# Whooo Hoooo!! How about my new grinder!!!!!! Two pictures!!



## fpnmf (Jul 28, 2011)

I love the KA and the tools I have for it.

It takes a long time to grind meat up and up til lately haven't needed that much grinding for the andouille.

Chunked half of the meat and ground the other half.

Got some venison and SS kits so I need a bigger grinder. Also gonna start making kielbasa soon.

I have lots of time on my hands so I read hundreds of reviews and decided to get the Cabela's Commercial Grade Grinder. One half H/P.  It is a great machine...ground 13 pounds of venison and butt in less than 4 minutes.

It is quite quiet too...not something I read about in the reviews..most folks said the other grinders were very noisey.








13 pounds of meat ground in less than 4 minutes....







Have a great day!!

Craig


----------



## daveomak (Jul 28, 2011)

Nice grinder Craig.....What is on the list to do now ???........


----------



## roller (Jul 28, 2011)

Nice grinder I have to get me one I am tired of this hand crank one that I have...That one looks like it will do the job...


----------



## fpnmf (Jul 28, 2011)

DaveOmak said:


> Nice grinder Craig.....What is on the list to do now ???........


I sent 007 out to find the super secret kielbasa recipe.. 

I also got mix Kirby  bucket  mixer in today!!

(Records of spatial reasoning questions)
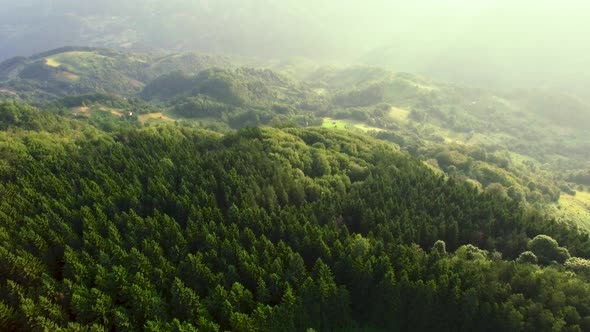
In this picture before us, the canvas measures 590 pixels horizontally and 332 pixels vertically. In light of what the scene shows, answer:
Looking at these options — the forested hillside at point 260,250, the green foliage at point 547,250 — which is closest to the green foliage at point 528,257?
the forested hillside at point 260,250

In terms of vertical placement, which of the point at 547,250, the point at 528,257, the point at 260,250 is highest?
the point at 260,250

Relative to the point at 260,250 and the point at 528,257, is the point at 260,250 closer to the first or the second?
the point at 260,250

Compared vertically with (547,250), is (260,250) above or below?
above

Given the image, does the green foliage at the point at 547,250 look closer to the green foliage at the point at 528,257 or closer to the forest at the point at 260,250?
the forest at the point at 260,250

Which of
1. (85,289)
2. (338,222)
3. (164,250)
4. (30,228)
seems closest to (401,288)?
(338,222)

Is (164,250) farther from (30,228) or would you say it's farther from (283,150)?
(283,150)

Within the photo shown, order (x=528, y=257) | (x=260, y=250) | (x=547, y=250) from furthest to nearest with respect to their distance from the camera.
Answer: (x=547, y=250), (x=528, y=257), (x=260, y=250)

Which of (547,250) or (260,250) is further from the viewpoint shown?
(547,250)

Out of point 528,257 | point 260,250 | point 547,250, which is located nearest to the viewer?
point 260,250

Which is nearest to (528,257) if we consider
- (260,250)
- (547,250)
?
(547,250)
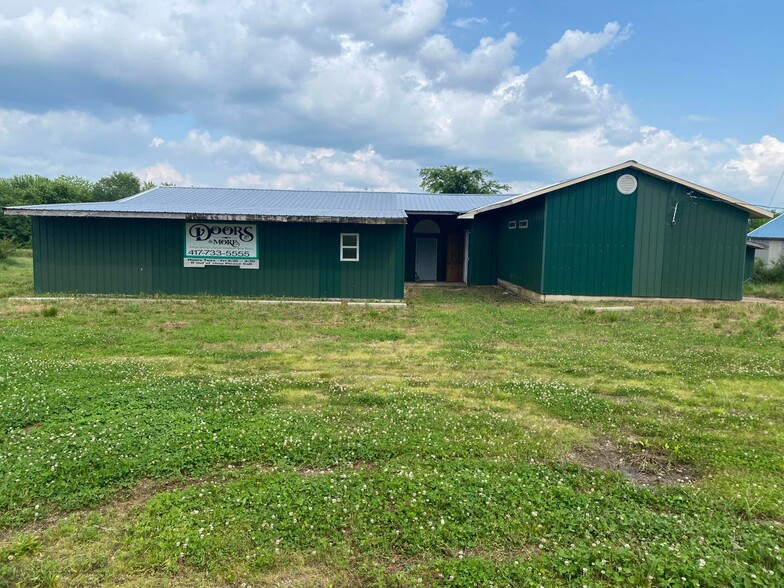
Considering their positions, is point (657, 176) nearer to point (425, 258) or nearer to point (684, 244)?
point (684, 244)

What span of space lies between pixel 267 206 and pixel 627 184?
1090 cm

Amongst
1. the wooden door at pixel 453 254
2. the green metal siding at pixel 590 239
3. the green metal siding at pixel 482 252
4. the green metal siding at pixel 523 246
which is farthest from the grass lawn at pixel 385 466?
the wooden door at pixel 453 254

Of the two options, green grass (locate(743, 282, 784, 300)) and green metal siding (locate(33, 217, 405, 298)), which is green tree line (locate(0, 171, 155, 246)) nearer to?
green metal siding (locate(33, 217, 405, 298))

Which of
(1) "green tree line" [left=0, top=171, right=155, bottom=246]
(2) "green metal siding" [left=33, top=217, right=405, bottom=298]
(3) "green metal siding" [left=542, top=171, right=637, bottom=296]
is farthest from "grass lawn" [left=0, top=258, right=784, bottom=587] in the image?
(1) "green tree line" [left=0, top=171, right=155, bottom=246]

==

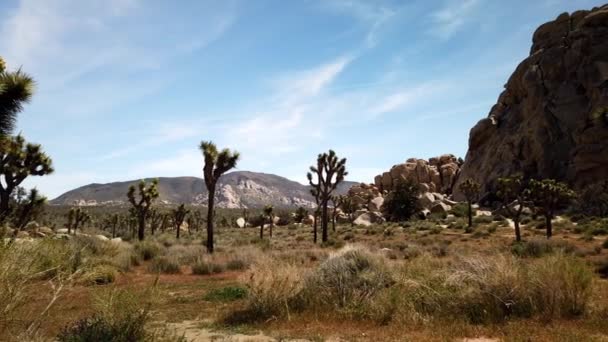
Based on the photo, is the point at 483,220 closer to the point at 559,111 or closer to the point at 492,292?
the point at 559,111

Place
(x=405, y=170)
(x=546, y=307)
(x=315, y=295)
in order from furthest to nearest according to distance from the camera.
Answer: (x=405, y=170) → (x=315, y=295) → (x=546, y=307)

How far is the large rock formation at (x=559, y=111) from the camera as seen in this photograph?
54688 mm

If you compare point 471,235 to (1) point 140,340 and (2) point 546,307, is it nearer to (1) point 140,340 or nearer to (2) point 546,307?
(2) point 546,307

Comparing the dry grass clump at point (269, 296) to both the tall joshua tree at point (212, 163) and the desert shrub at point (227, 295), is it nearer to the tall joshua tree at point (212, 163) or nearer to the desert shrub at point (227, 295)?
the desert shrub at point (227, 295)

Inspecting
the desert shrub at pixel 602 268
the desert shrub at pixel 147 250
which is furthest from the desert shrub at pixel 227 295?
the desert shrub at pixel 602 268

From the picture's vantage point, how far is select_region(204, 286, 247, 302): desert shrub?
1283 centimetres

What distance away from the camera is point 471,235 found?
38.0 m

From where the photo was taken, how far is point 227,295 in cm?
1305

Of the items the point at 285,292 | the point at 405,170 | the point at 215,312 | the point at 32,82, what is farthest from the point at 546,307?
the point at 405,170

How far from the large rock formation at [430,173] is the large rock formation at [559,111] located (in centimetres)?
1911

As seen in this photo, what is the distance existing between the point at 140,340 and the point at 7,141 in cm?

### [Tasks]
A) Answer these questions from the forum thread about the new grinder:
(i) Which grinder did Craig decide to buy after reading the reviews?
(ii) How much meat did he grind with it, and how long did that take?
(iii) What kind of grinder is roller tired of using?
B) Please extract every line of the records that contains the string "picture".

### [Written responses]
A)
(i) The Cabela's Commercial Grade Grinder, one half H/P.
(ii) 13 pounds of venison and butt, in less than 4 minutes.
(iii) A hand crank grinder.

B)
In this picture before us, the canvas measures 590 pixels horizontally and 332 pixels vertically. In light of what the scene shows, answer:
From the picture's vantage point, how far is select_region(204, 286, 247, 302): desert shrub?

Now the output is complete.